When he viewed the organization through the crew’s eyes, he realized that he needed to communicate better with them. He connected with the sailors on their terms, not his. He used to find it difficult to talk about core values and didn’t think he was good at it, but he found that the crew was hungry for it. It was a multigenerational and multicultural workforce and he needed to communicate with them in a way they would understand. And the better he communicated, the better the ship became.

Reward Great Work

Mike looked for opportunities to give his sailors a pat on the back. He gave validation, which gave recipients confidence to step up to the plate. He was authorized to give out 15 medals a year and he would carry them around, awarding them on the spot if he found someone doing something great.
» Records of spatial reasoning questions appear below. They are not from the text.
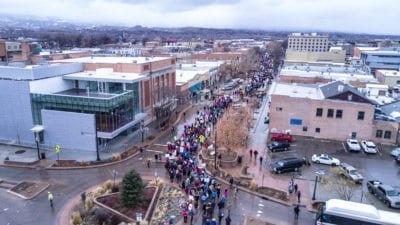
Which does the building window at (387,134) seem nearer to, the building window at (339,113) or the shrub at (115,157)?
the building window at (339,113)

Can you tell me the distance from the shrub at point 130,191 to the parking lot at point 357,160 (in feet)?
40.3

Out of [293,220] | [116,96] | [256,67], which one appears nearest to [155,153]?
[116,96]

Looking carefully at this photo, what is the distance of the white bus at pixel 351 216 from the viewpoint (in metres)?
16.7

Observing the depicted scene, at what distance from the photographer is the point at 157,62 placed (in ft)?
133

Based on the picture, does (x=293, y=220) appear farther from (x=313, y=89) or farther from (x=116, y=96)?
(x=313, y=89)

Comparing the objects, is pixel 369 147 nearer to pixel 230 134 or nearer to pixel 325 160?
pixel 325 160

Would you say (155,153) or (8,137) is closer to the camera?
(155,153)

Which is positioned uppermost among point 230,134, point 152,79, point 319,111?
point 152,79

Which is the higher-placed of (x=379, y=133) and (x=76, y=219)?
(x=379, y=133)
In fact, he gave out 115 medals in that first year.

Put Your People First

Mike built incredible loyalty among his crew when he fought for them without having anything to gain for himself. He noted what a simple and powerful signal we send to our people when we put them first. It’s the seemingly insignificant signals we send that reverberate throughout the organization.

Don’t Be Insubordinate

Mike implemented many unorthodox solutions, but he never broke the rules and he never misled his superiors. He understood that there’s a difference between asking permission to do things and informing the chain of command that you’re doing them. He took advantage of the practice of UNODIR, which means, unless otherwise directed, I’m going to do this. They were never asked, but nor were they ever blindsided.

The Top-Down Organization Is a Dinosaur

Mike succeeded in turning around the U.S.S. Benfield because he created an organization of trust and empowerment. The military is traditionally one of the most top-down cultures out there. But all the armed services are now coming around to this approach and are becoming more entrepreneurial.

Are you the captain that your crew would choose to lead them through tough times?